People with lumbar herniated discs can tolerate activities that are low-impact, such as:
- Walking outside or on the treadmill
- An elliptical training device
- Bicycling on a recumbent bike
Hydrotherapy, which is water-based, may be a good option if your pain is severe. Water-based activities are recommended as the buoyancy of the water counteracts gravity. It also reduces the load on your spinal discs. You may be referred to a swimming or water-based physical therapy program by your healthcare provider.
Certain sleeping positions are helpful in relieving herniated disc pain
A lumbar herniated disc can cause pain that gets worse over the course of the night. A position that relieves pressure from your spine may be a good option. These are some good options:
- A pillow can be used under your knees to relieve tension in the lower back.
- Place a pillow under your knees and lie on your stomach. This will help keep your spine straight.
The position of your herniated disc will most likely determine the preferred sleeping position and pillow placements. To find what is best for you, try different pillows and positions.
The McKenzie Method is a great way to reduce sciatica pain
One type of physical therapy involves a special approach to exercise, the McKenzie Method. Lumbar herniated disc pain can be treated with the McKenzie Method. It involves a specific exercise program.
- Your symptoms will usually dictate which McKenzie Method exercises a physical therapy will recommend.
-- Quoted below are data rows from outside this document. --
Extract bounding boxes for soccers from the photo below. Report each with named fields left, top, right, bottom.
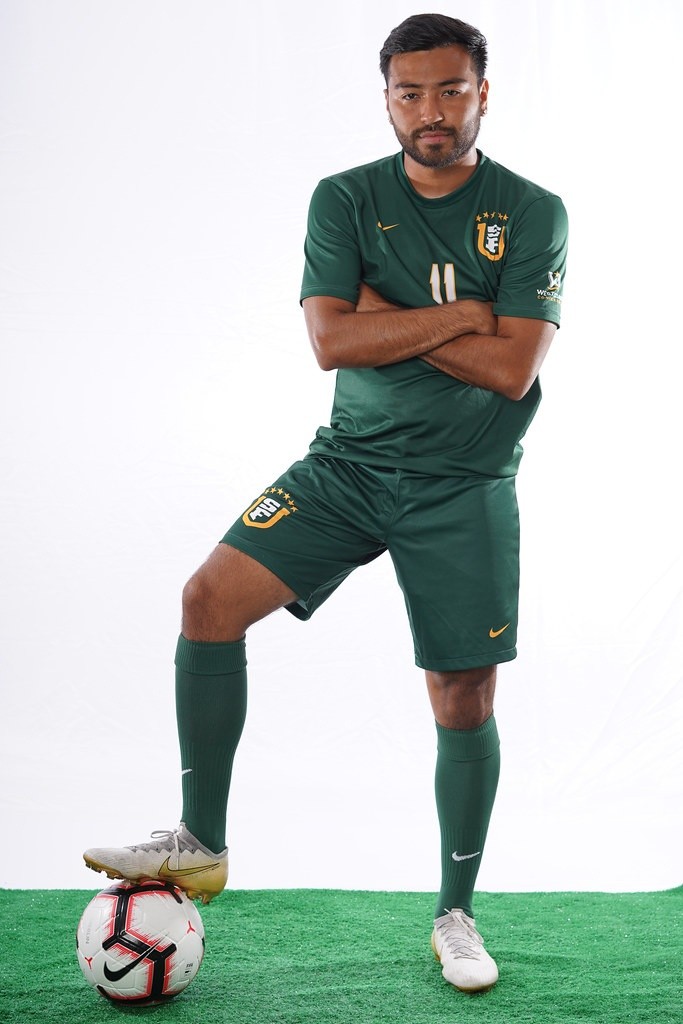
left=75, top=877, right=208, bottom=1006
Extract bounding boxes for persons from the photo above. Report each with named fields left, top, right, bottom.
left=81, top=15, right=569, bottom=992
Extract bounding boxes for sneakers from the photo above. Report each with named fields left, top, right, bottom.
left=82, top=820, right=230, bottom=906
left=430, top=907, right=500, bottom=993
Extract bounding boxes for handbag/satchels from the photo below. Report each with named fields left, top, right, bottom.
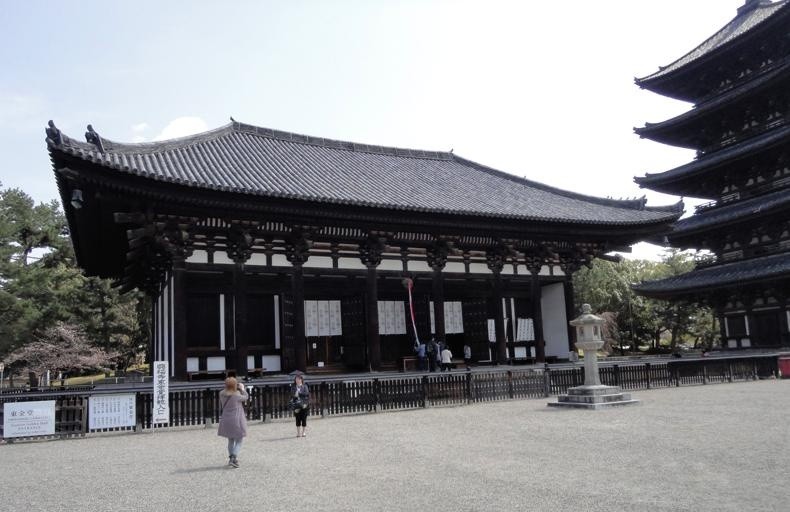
left=290, top=398, right=302, bottom=409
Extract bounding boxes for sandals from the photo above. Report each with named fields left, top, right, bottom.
left=297, top=432, right=307, bottom=437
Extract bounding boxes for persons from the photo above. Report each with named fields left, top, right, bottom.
left=414, top=337, right=452, bottom=372
left=290, top=376, right=310, bottom=437
left=464, top=343, right=472, bottom=371
left=217, top=377, right=249, bottom=468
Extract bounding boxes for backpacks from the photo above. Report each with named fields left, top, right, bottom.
left=427, top=343, right=433, bottom=352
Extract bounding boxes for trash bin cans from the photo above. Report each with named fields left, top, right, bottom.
left=778, top=357, right=790, bottom=377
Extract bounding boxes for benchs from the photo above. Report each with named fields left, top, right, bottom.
left=184, top=368, right=268, bottom=382
left=492, top=356, right=552, bottom=365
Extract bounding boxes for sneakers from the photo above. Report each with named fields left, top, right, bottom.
left=467, top=366, right=472, bottom=371
left=416, top=367, right=453, bottom=372
left=228, top=455, right=241, bottom=468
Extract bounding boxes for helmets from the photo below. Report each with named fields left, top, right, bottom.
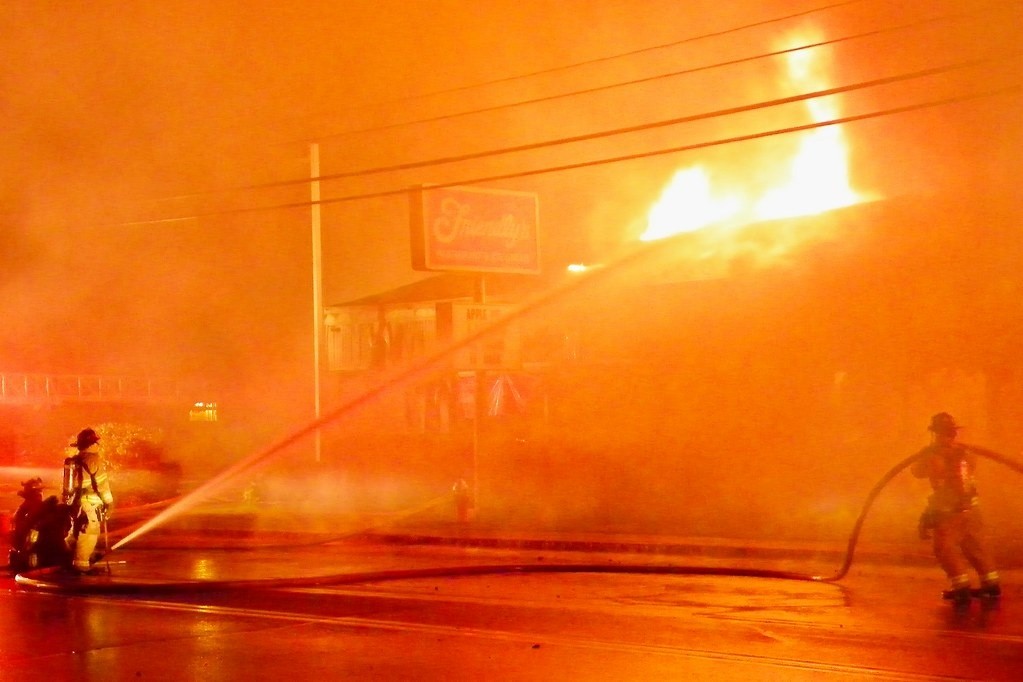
left=78, top=427, right=100, bottom=451
left=927, top=412, right=958, bottom=431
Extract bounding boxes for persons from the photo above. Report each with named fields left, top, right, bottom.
left=910, top=412, right=1002, bottom=601
left=64, top=430, right=114, bottom=575
left=453, top=476, right=471, bottom=524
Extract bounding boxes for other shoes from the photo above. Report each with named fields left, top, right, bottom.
left=973, top=587, right=999, bottom=598
left=943, top=587, right=970, bottom=598
left=72, top=563, right=106, bottom=575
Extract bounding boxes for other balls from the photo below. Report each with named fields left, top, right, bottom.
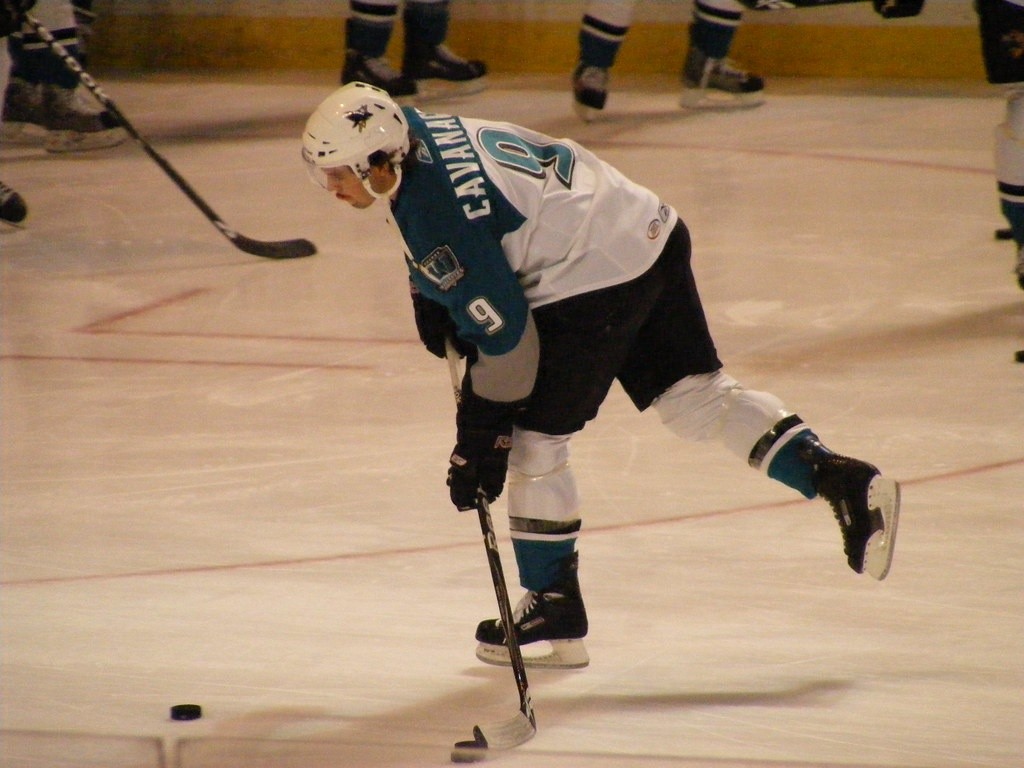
left=450, top=740, right=486, bottom=764
left=169, top=703, right=202, bottom=721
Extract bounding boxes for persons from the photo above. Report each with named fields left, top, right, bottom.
left=973, top=1, right=1024, bottom=290
left=0, top=0, right=129, bottom=230
left=300, top=81, right=900, bottom=668
left=342, top=0, right=485, bottom=94
left=572, top=0, right=766, bottom=121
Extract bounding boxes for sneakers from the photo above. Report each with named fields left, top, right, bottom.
left=0, top=181, right=28, bottom=229
left=46, top=94, right=131, bottom=153
left=678, top=53, right=766, bottom=110
left=572, top=62, right=607, bottom=122
left=475, top=553, right=592, bottom=669
left=341, top=54, right=420, bottom=109
left=0, top=82, right=58, bottom=144
left=400, top=45, right=488, bottom=100
left=801, top=436, right=899, bottom=581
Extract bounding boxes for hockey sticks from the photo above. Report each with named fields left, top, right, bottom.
left=736, top=0, right=869, bottom=14
left=443, top=338, right=538, bottom=752
left=7, top=3, right=319, bottom=261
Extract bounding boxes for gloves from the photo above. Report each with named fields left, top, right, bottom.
left=447, top=406, right=515, bottom=511
left=408, top=275, right=476, bottom=359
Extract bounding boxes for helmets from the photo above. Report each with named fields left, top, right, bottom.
left=302, top=82, right=409, bottom=199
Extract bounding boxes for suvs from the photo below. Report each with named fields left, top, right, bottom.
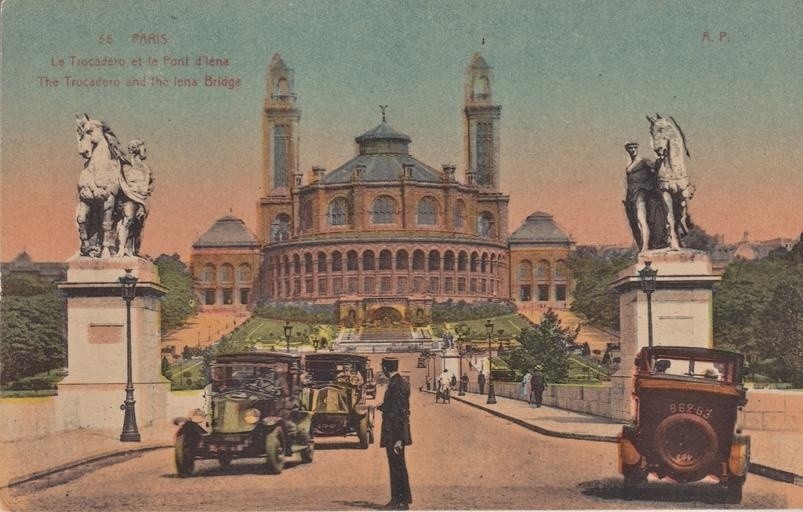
left=173, top=352, right=377, bottom=472
left=615, top=346, right=752, bottom=503
left=159, top=344, right=175, bottom=354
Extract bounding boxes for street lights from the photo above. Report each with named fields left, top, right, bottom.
left=484, top=320, right=493, bottom=377
left=282, top=318, right=292, bottom=352
left=117, top=266, right=138, bottom=389
left=636, top=260, right=659, bottom=346
left=425, top=334, right=463, bottom=378
left=311, top=335, right=320, bottom=353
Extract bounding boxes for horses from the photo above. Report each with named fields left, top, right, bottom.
left=646, top=112, right=691, bottom=253
left=75, top=112, right=144, bottom=259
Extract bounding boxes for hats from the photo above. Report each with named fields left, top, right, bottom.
left=535, top=364, right=544, bottom=370
left=382, top=356, right=398, bottom=371
left=705, top=368, right=718, bottom=377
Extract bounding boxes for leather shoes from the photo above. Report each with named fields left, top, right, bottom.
left=379, top=499, right=412, bottom=510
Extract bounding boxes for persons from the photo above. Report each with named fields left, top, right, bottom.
left=252, top=367, right=289, bottom=397
left=114, top=136, right=153, bottom=262
left=522, top=368, right=534, bottom=406
left=477, top=370, right=485, bottom=395
left=530, top=364, right=549, bottom=408
left=336, top=363, right=364, bottom=387
left=451, top=373, right=457, bottom=391
left=655, top=360, right=671, bottom=374
left=617, top=139, right=663, bottom=252
left=436, top=369, right=453, bottom=394
left=461, top=373, right=469, bottom=392
left=371, top=356, right=413, bottom=510
left=704, top=368, right=721, bottom=381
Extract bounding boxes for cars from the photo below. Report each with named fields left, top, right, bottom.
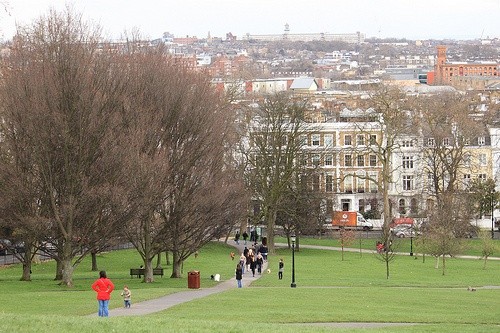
left=0, top=236, right=65, bottom=256
left=380, top=216, right=428, bottom=239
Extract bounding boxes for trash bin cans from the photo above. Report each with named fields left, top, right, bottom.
left=376, top=240, right=382, bottom=246
left=188, top=270, right=200, bottom=289
left=262, top=236, right=268, bottom=245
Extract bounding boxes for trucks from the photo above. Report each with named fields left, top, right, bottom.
left=331, top=210, right=373, bottom=232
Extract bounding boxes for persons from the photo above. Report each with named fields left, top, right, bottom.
left=278, top=258, right=284, bottom=280
left=195, top=250, right=198, bottom=258
left=120, top=285, right=131, bottom=308
left=230, top=251, right=235, bottom=261
left=239, top=241, right=269, bottom=277
left=250, top=228, right=258, bottom=241
left=242, top=231, right=248, bottom=245
left=376, top=238, right=393, bottom=255
left=235, top=231, right=240, bottom=245
left=235, top=264, right=243, bottom=289
left=92, top=270, right=114, bottom=317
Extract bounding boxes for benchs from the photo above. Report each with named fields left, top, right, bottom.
left=130, top=269, right=163, bottom=278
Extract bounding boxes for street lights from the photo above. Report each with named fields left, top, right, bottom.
left=408, top=227, right=413, bottom=256
left=290, top=231, right=297, bottom=288
left=490, top=191, right=494, bottom=239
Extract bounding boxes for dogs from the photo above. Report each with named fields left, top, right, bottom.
left=210, top=274, right=220, bottom=281
left=267, top=269, right=271, bottom=275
- After you feel better, your treatment will shift to longer-term rehabilitation. This will help strengthen your back and other key areas.
A back strengthening and stretching program should continue even after the lumbar herniated disc pain has subsided to decrease the likelihood of the lumbar discomfort returning.
The use of myofascial releases and/or massages may reduce pain
Myofascial pain is not the source of lumbar pain. However, it can be a secondary source. Bad posture and inactivity may make it worse. Myofascial Release, a type of manual therapy that is proven to reduce low back pain, is one example. Myofascial and postural training can be initiated in physical therapists, but there are also methods that can be done at-home.
- You can use a lacrosse ball or a massage stick to apply pressure to tender or trigger points in your lumbar area.
- Once you have identified a trigger/tender point, apply constant pressure for 1 to 2-minutes to allow the muscle to relax.
- You can repeat these steps to activate multiple trigger points in your lumbar area.
- The pressure being applied onto inflamed muscle may cause discomfort. Cold therapy (ice) is strongly recommended after myofascial relief to reduce pain.